Tools - mconlon17/vivo-etl GitHub Wiki

We use the following tools. Other tools could be used. We are demonstrating a basic pattern for creating consistent RDF from multiple sources to multiple targets.

csv2json.py

A utility, csv2json.py is provided in this repository to convert CSV and TSV files to JSON.

When data comes in the form of TSV or CSV, use the utility csv2json.py to convert it to JSON. For example, the command line below converts a file called enterprise.tsv and produces a file enterprise.json, ready for further processing.

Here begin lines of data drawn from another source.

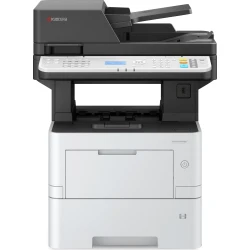 KYOCERA ECOSYS MA4500x Laser A4 1200 x 1200 DPI 45 ppm | 110C133NL0 | 0632983080160 | Hay 3 unidades en almacén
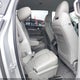 5GAKRBKD5HJ128218 2017 Buick Enclave Leather auction photo thumbnail 8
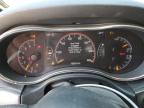 2015 Jeep Grand Cherokee Limited for Sale in Denver, CO - Front End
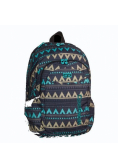 Plecak młodzieżowy CoolPack Urban 27L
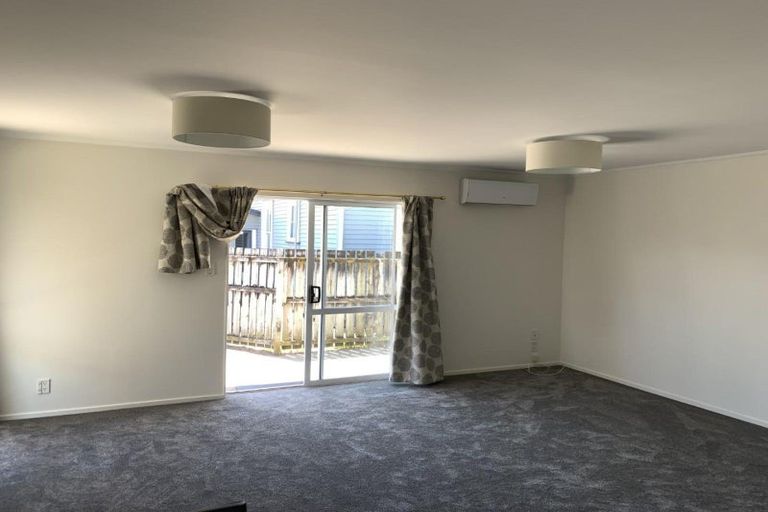 Photo of property in 92b Cook Street, Hamilton East, Hamilton, 3216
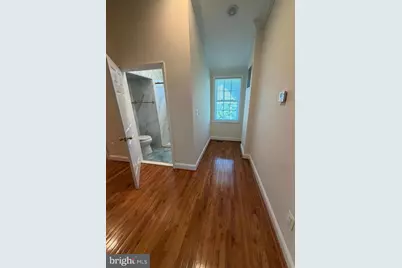 2923 Fairhill Road, Fairfax, VA 22031 - Photo 19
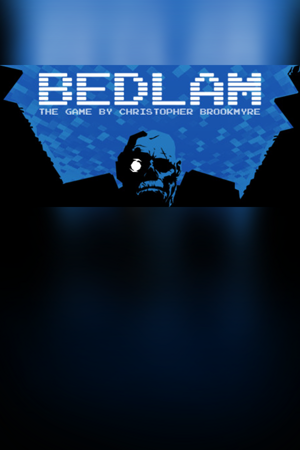 Bedlam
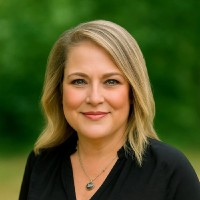 Shannon Waltchack Employee Stacy Carter's profile photo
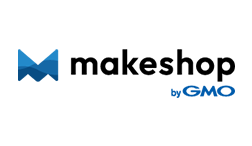 makeshop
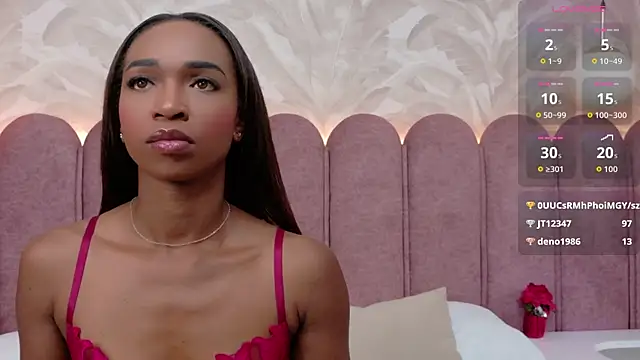 Agatha-Adams online show from 04-14-26, 06:35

python3 csv2json.py <enterprise.tsv >enterprise.json

wget

Use the command line tool wget to create a JSON file from an API.

JSON2RDF

Use JSON2RDF to convert any JSON file a raw RDF file. JSON2RDF uses the semantics of the JSON file to create predicates for the triples it uses to create RDF.

riot

Use riot, the Apache Jena command line "RDF input output tool" to convert the output of JSON2RDF to a TURTLE representation appropriate for robot (see below). By default, JSON2RDF produces N-triples with blank node IRI for entities. robot is not yet able to read such files. Converting the triples format to an anonymous TTL format allows robot to assign blank node identifiers and proceed with processing.

robot

Use robot to convert the raw RDF produced by JSON2RDF and riot to VIVO RDF for the ontologies of choice by using an appropriate SPARQL CONSTRUCT query. Examples are provided.

tdbloader

Use tdbloader for loading triples to a triple store. It's super fast. And for MacOS, and Linux, there's also tdbloader2 that's even faster.